TASK TO CARRY OUT — Would you please copy each line below that includes the string "Zealand"?

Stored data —
┌──

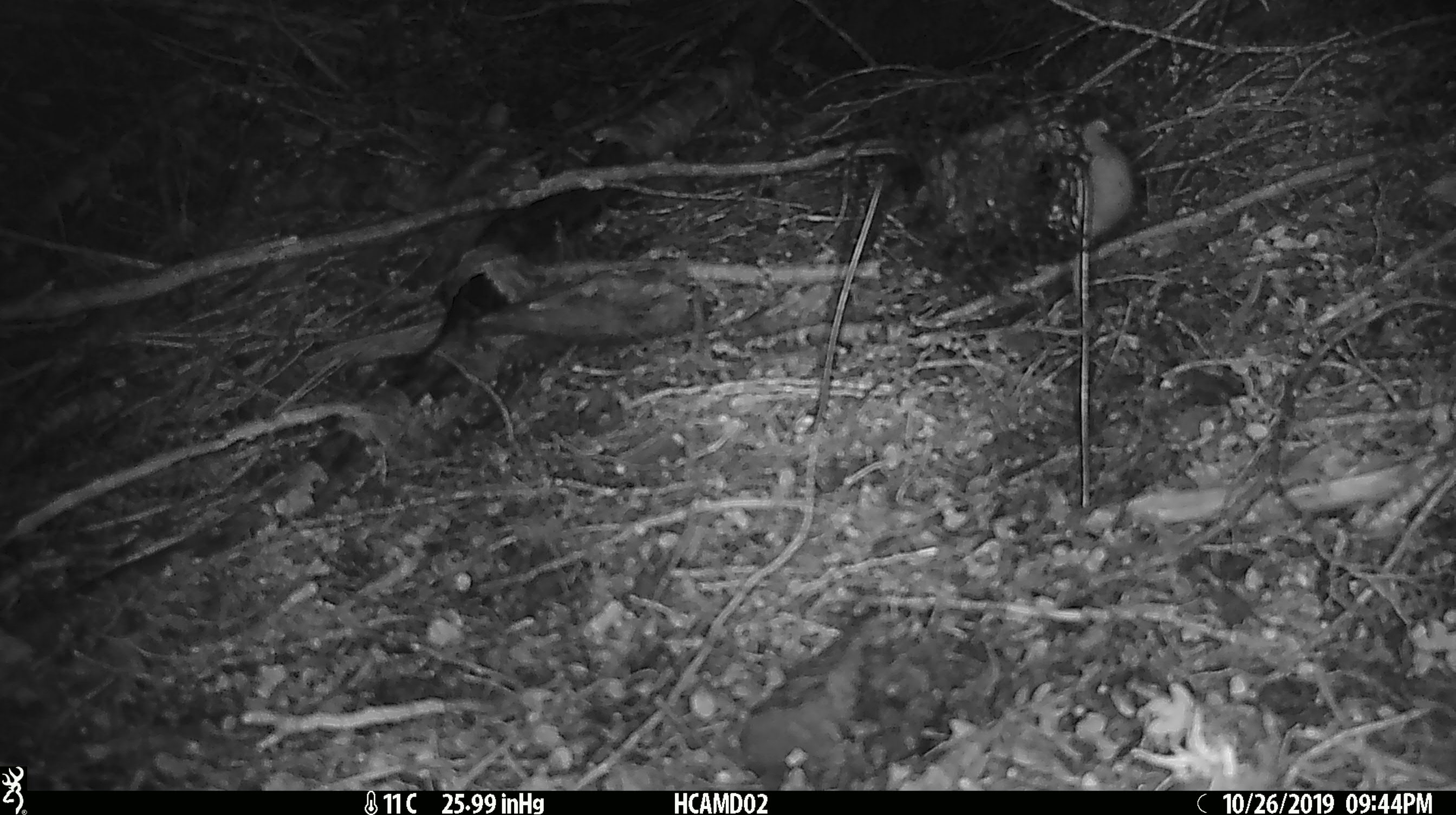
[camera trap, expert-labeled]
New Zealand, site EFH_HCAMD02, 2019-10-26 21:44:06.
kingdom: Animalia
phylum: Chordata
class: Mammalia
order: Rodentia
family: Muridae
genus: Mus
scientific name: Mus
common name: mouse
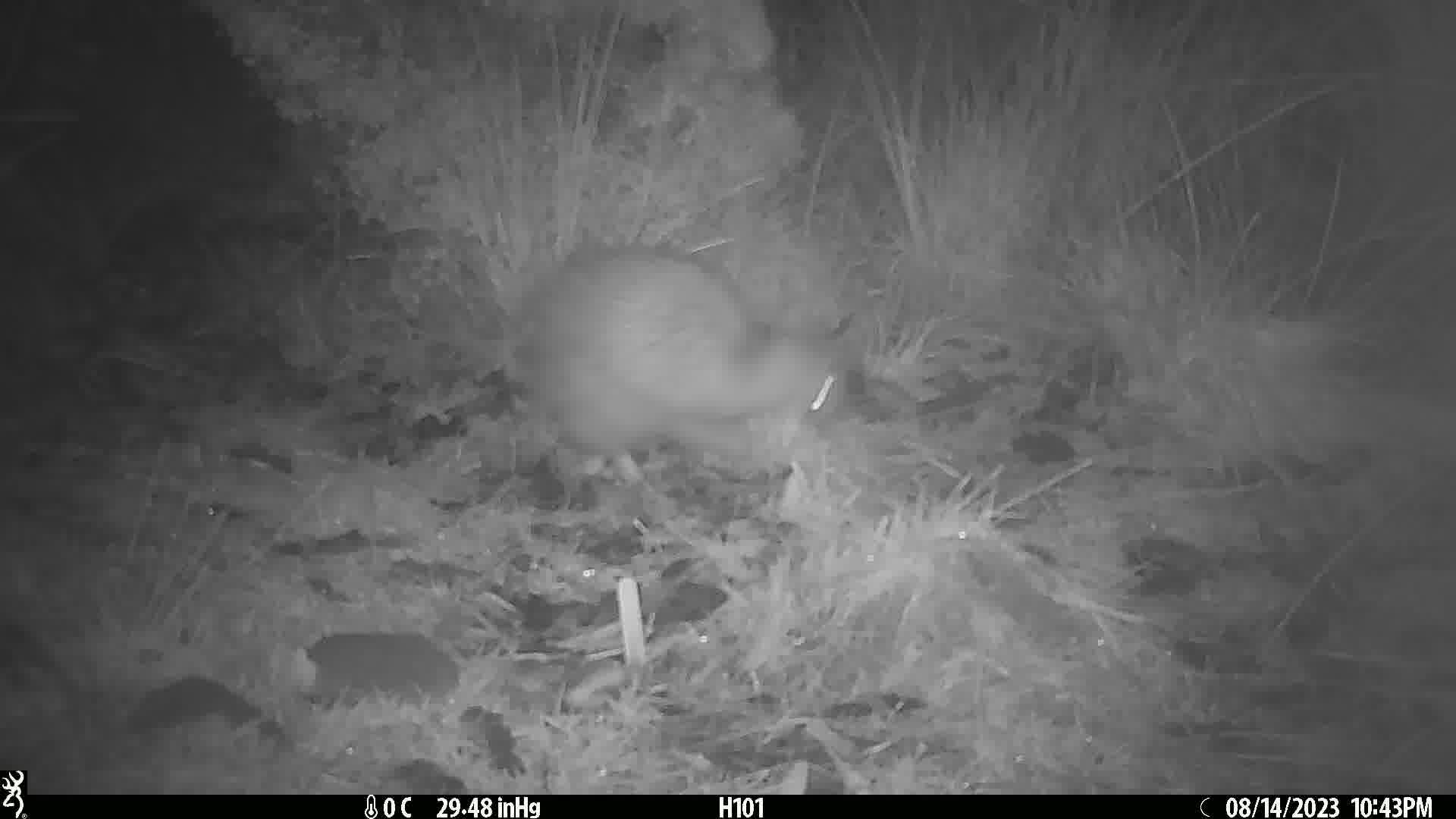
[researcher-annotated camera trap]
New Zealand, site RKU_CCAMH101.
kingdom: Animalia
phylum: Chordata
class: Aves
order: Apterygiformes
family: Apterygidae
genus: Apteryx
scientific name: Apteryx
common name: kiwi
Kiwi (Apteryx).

└──
┌──

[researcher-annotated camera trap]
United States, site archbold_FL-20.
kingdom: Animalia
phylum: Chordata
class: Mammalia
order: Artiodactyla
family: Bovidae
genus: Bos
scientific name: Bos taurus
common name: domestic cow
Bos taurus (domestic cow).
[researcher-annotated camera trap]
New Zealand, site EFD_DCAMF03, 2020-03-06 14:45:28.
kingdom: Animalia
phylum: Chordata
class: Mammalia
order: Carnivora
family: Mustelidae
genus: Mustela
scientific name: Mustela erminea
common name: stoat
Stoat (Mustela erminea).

└──

RESPONSE TO THIS EXERCISE —
New Zealand, site EFH_HCAMD02, 2019-10-26 21:44:06.
New Zealand, site RKU_CCAMH101.
New Zealand, site EFD_DCAMF03, 2020-03-06 14:45:28.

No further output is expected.